Since December 2019, an epidemic of viral pneumonia caused by a novel zoonotic coronavirus developed in Wuhan, the capital city of Hubei Province in China.1 The World Health Organization (WHO) named the disease caused by the novel coronavirus “coronavirus disease 2019” (COVID-19) on February 11, 2020. COVID-19 often spreads by person-to-person transmission via respiratory droplets and close contact. The clinical features of COVID-19 are mainly fever, dry cough, and fatigue. However, some cases may progress to severe viral pneumonia with acute respiratory distress syndrome or even death.2 The epidemic of COVID-19 spread rapidly to all provinces of China as well as numerous other countries.3 By the end of March 2020, China had reported more than 82 thousand cases.
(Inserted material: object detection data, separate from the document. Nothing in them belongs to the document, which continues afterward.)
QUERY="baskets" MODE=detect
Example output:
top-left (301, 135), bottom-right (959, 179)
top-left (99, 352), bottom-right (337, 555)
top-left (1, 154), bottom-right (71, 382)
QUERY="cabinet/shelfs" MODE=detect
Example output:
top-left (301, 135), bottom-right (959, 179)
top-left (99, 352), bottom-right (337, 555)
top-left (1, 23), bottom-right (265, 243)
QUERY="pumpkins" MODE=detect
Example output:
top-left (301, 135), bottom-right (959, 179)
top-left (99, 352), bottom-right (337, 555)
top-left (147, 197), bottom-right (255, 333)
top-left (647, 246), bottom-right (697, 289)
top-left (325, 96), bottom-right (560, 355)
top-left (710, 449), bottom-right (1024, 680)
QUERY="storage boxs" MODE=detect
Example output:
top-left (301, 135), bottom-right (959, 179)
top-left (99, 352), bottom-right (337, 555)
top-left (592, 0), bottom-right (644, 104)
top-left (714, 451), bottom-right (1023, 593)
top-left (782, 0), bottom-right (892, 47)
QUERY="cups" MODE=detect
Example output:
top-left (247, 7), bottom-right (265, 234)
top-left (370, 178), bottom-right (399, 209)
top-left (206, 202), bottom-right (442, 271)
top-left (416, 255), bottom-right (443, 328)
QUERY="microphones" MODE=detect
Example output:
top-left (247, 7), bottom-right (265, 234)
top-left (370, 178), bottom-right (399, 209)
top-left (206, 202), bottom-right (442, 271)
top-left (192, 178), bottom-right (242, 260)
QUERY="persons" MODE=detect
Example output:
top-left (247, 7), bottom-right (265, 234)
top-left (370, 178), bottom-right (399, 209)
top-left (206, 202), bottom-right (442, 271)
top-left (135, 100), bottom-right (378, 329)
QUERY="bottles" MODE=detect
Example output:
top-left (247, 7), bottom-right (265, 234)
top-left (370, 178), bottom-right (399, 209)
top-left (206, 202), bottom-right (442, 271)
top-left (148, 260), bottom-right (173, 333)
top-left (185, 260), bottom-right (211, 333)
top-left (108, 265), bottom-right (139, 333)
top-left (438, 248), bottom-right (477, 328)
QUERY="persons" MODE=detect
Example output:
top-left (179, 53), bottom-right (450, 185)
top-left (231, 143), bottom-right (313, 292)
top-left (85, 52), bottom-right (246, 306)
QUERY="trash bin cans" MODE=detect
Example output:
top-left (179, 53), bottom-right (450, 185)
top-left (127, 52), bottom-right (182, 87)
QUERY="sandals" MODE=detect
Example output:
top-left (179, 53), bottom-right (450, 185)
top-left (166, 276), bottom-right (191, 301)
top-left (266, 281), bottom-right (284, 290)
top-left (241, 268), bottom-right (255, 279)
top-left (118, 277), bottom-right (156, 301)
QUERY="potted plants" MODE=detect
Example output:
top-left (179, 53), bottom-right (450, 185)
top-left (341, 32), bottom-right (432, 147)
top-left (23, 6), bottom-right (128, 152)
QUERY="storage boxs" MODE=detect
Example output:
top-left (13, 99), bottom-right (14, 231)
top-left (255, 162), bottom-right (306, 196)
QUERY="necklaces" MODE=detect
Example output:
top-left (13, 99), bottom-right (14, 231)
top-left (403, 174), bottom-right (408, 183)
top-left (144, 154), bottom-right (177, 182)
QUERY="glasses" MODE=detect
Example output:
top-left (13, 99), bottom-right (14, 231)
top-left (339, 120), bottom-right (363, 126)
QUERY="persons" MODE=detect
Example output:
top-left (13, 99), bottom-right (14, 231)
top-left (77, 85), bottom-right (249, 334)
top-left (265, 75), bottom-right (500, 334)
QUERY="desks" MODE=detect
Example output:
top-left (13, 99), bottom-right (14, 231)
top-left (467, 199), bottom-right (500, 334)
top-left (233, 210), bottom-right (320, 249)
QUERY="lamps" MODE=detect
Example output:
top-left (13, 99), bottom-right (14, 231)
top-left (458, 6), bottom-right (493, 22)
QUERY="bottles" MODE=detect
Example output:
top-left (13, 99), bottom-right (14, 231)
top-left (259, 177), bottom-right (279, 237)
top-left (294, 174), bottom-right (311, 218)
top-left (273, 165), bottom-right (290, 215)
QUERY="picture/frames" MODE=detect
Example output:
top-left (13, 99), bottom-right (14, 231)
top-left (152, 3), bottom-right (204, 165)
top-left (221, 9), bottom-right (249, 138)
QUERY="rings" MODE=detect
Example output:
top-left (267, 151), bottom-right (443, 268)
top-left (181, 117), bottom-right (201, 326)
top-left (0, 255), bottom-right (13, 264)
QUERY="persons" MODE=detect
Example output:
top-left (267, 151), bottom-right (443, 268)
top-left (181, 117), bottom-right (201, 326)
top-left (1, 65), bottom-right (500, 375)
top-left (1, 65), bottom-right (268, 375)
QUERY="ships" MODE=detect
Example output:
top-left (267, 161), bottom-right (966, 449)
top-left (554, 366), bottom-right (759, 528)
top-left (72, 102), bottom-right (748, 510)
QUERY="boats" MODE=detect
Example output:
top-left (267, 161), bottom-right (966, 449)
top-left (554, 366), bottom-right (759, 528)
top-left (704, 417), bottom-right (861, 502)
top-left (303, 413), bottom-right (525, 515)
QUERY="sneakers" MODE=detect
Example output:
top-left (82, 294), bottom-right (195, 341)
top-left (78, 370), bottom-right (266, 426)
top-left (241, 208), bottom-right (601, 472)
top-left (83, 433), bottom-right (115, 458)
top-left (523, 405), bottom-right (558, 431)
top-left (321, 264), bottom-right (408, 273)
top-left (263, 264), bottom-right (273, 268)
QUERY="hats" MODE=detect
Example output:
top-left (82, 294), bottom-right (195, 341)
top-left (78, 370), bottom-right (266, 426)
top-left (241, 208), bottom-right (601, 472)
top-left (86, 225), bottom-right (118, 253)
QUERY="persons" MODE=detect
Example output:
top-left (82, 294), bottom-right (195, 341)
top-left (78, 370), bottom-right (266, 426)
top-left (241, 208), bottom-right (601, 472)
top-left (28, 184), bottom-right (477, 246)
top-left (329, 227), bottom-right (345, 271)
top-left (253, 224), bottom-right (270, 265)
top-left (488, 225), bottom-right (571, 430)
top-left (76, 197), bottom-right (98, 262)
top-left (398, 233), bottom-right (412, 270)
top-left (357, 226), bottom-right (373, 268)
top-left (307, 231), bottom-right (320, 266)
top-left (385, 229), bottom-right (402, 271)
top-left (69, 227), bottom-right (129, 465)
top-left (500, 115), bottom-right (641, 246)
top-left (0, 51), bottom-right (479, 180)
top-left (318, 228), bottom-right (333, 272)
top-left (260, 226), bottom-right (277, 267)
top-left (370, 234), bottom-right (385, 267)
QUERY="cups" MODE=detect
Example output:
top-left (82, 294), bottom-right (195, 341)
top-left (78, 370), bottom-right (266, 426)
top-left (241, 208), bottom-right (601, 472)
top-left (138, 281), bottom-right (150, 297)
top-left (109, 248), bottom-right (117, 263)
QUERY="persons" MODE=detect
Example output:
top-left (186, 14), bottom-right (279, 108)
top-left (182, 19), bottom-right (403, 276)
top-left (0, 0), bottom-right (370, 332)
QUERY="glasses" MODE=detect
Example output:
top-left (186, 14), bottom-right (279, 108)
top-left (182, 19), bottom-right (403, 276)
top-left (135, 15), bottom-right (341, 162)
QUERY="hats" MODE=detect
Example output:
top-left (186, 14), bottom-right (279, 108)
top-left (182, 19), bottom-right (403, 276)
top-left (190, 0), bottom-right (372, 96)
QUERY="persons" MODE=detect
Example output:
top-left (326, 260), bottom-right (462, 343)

Over 823 thousand infections and 40 thousand deaths have been confirmed worldwide.3 The WHO described COVID-19 as a pandemic due to the speed and scale of transmission.4 Therefore, a coordinated global response to control this pandemic is urgently needed to meet the unprecedented challenge for global public health.
Without effective population-based public health interventions, the rapidly increasing number of COVID-19 cases will greatly increase the burden of clinical treatments. At that point, massive severe cases would exceed the capacity of the health system, resulting in a sharp rise in mortality.5-7 However, due to the shortage of health resources caused by the global pandemic, it is difficult to implement large-scale screening or even censuses. Hence, identifying the transmission sources and pathways is of vital importance to allocate limited public health resources. The integrated transmission chains and networks of COVID-19 transmission are revealed using epidemiological investigations. For example, based on the epidemiological data of 5830 confirmed cases in the early stage of the COVID-19 outbreak in Italy, researchers constructed transmission chains through contact tracing. The results show that the outbreak started in the northern region of Italy as early as January 2020 rather than February 20, 2020, when the first COVID-19 case was confirmed in the Lombardy region.8 In addition, close contacts indicated by transmission chains can also be used to identify potential susceptible groups, which contributes to clarifying the emphasis of prevention, narrowing the scope and reducing the pressure of prevention and control, thus improving the efficiency of allocating limited health resources. Therefore, such comprehensive insight into the transmission network would be of great importance for local prevention and control policymakers.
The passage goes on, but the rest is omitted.